— Хорошо. Извини. Но что это тогда за побег? Как ты останешься не у дел? Ты просто хочешь развеяться?
— Я хочу, чтобы ты отвезла меня в больницу. — снова отыскав свой телефон, я сжала его в руке и повернулась к Алёне. — Давиду хорошо досталось. Можно позвонить, но я хочу съездить туда лично.
— О боже, — простонала она. — Не говори мне, что ты одна из тех женщин, кто ради свободного члена забивает на всё и всех, включая собственного ребёнка. Я ведь могу помочь. Не только профессионально. Это дерьмо какое-то…
Меня захлестнула волна злости и раздражения, но разум был поразительно стоек и устойчив. Постороннему обывателю, даже такому, как Топольницкая, всё именно так и кажется. Без моих объяснений, дальнейших действий всё и будет так выглядеть — я забила на всё и всех.
— Я очень надеюсь, что мне есть кому помочь. — сохранив самообладание и хладнокровие, прошептала я.
Объяснив Алёне, в какую именно больницу мне нужно, я углубилась в содержимое своего телефона и, казалось, исчезла для целого мира минут на пять.

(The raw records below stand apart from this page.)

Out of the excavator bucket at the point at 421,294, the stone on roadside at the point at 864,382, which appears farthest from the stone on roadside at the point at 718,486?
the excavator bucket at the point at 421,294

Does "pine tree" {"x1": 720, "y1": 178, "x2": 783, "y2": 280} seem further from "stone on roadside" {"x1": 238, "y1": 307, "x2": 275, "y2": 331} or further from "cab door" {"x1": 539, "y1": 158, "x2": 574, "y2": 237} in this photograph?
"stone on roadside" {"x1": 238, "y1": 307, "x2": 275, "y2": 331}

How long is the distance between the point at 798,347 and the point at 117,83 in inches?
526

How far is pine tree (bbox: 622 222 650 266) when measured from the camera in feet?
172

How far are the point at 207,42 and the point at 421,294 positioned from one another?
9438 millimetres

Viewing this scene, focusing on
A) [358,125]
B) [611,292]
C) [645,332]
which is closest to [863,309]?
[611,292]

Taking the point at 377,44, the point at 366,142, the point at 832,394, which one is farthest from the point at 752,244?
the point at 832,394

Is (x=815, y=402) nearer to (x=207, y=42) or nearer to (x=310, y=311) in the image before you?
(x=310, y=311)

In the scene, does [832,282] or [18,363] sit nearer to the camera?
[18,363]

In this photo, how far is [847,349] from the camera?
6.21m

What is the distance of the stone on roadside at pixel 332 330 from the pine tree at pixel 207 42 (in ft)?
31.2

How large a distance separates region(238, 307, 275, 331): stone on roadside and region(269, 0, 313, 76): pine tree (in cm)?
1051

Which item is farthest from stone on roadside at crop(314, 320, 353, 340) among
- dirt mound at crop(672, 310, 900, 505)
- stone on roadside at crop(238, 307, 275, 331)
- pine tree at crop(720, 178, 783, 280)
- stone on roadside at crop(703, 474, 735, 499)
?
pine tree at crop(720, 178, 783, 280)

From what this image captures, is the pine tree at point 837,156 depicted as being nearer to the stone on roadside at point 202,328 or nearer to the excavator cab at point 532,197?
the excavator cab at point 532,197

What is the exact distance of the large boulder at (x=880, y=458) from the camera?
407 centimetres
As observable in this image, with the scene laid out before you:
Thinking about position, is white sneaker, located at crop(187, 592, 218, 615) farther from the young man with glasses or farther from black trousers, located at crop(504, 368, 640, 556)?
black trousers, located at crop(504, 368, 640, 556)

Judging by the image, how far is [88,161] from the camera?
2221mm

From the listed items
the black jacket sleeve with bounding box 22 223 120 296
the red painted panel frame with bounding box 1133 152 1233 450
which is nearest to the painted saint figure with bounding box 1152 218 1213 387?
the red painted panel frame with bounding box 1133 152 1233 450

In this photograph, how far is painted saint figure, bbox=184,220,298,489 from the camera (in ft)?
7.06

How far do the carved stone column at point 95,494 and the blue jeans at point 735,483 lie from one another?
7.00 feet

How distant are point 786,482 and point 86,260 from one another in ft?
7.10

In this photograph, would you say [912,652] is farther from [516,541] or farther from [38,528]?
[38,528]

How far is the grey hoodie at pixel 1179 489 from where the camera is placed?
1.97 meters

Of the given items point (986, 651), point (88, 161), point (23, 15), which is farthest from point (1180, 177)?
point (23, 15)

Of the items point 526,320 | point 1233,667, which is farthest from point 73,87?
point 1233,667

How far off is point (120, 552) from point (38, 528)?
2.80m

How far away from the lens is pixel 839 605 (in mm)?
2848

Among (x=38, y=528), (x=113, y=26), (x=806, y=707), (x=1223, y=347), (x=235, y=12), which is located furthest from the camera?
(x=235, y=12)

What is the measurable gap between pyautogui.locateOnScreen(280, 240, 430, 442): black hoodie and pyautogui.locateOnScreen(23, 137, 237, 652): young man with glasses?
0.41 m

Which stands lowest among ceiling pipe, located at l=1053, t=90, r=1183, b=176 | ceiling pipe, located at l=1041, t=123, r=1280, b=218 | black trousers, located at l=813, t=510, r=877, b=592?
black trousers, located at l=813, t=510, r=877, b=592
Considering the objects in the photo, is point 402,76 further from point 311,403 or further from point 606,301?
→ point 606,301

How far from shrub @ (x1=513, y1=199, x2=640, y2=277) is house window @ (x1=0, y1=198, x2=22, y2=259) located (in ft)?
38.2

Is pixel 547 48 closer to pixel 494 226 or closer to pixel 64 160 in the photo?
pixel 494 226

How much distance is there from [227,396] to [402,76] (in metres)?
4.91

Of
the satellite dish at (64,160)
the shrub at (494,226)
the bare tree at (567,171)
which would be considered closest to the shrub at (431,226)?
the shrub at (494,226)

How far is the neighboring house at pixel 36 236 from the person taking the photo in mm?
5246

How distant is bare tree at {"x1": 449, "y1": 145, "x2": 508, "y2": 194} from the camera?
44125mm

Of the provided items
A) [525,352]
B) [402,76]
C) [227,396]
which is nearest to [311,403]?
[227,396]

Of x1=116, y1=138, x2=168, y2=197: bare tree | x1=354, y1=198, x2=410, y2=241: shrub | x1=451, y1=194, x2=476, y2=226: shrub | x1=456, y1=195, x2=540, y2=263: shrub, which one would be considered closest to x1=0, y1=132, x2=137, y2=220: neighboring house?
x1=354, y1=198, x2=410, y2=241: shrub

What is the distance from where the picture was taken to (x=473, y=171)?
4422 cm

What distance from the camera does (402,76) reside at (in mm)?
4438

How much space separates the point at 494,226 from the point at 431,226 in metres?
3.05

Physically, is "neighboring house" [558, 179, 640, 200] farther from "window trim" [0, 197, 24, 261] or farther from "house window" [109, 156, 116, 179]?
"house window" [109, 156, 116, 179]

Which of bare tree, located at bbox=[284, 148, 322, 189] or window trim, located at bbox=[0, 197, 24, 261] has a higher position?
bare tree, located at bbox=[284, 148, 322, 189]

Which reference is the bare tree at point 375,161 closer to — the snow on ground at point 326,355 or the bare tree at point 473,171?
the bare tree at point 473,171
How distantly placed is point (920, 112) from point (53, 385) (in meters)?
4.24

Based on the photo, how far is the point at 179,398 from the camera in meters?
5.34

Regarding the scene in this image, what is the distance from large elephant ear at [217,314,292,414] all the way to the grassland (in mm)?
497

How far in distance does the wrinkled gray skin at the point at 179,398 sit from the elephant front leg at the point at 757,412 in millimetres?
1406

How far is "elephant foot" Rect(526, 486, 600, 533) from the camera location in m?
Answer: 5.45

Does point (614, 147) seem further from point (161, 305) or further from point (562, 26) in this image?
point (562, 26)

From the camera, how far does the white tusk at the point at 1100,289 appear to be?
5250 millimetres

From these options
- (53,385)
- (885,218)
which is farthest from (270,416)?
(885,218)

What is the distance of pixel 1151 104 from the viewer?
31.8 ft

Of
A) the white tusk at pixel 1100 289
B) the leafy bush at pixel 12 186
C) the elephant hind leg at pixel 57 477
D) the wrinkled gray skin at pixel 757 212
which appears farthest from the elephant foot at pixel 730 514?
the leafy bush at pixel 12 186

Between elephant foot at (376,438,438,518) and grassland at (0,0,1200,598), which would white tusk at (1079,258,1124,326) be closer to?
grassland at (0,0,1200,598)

«Ну где же ты, папочка? Куда я переслала твой номер? Где сохранила?» — открывая один почтовый ящик за другим, меняя мессенджеры и пролистывая диалоги в соцсетях, мысленно выла я.
Мне кажется, у всех из нас были или есть проблемы с родителями. По своей глупости или излишней эмоциональности, каждый говорил им что-то отвратительно мерзкое. Каждый был в чём-то не понят… У меня было всё гораздо сложнее.
— Да наконец-то! — не сдержавшись, воскликнула я, найдя номер папы пятилетней давности.
Если бы ситуация располагала и у меня была бы возможность, я бы самому дьяволу позвонила, прося о помощи, не то что отцу! Пусть даже такому отцу, как мой.
— Ты чего?
— Ничего. — отмахнулась от Алёны.
Дыхание сбило в тот же момент, как раздался первый гудок. По спине роем пролетели ледяные мурашки, вызывая сокращение мышц и напряжение. Я вытянулась и застыла, держа телефон у уха и даже не дышала. Было так сильно страшно оттого, что мои мечты и ожидания могут вот-вот разрушиться, что пришлось себя заставлять не сбрасывать вызов.
— Да? — раздался его строгий голос. — Курочка моя, ты как?
Всё, все отложенные слёзы, невыплаканные, сдерживаемые, хлынули из меня потоком от одного вопроса отца. Вся выдержка и всё самообладание покинули меня в тот же момент. Вся злость и ненависть к этому человеку, к тому, кто должен был всегда меня оберегать и защищать, вставать на мою сторону, вне зависимости от обстоятельств, растворилась в таком забытом детском прозвище. В прозвище, в глупой кличке, которой меня дразнили в школе.